Extracted entries
---*---

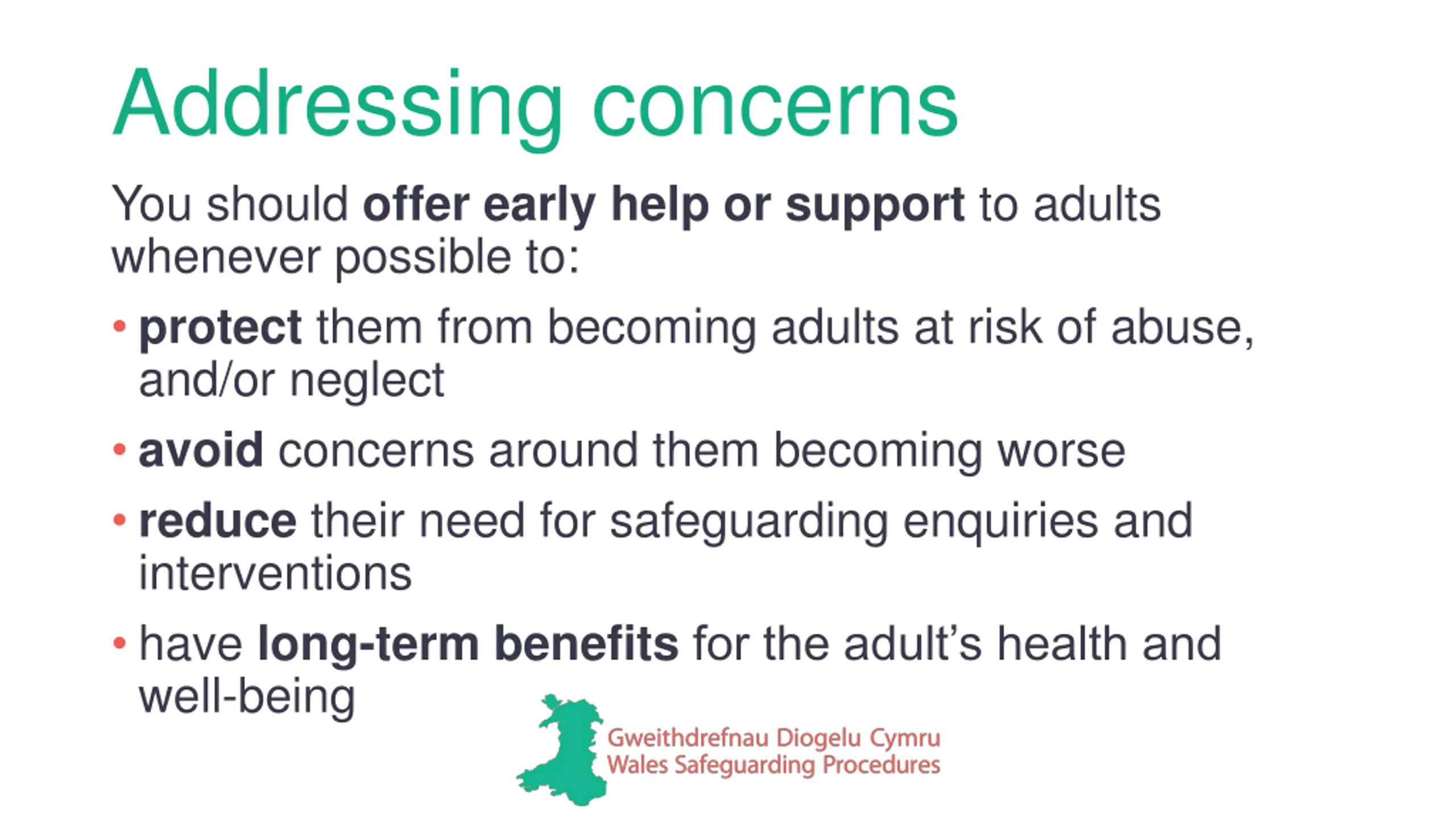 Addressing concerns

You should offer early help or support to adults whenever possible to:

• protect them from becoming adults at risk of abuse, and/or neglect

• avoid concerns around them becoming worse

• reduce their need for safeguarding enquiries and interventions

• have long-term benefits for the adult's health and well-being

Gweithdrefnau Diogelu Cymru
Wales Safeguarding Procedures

---*---

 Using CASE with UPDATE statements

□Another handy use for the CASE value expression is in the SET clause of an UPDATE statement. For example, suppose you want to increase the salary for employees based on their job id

---*---

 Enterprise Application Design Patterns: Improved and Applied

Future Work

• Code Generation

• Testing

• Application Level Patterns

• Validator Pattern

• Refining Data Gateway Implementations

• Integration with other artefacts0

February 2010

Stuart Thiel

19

---*---

Your task
Return each line from the records that includes the word "Patterns".

Problem solution
 Enterprise Application Design Patterns: Improved and Applied
• Application Level Patterns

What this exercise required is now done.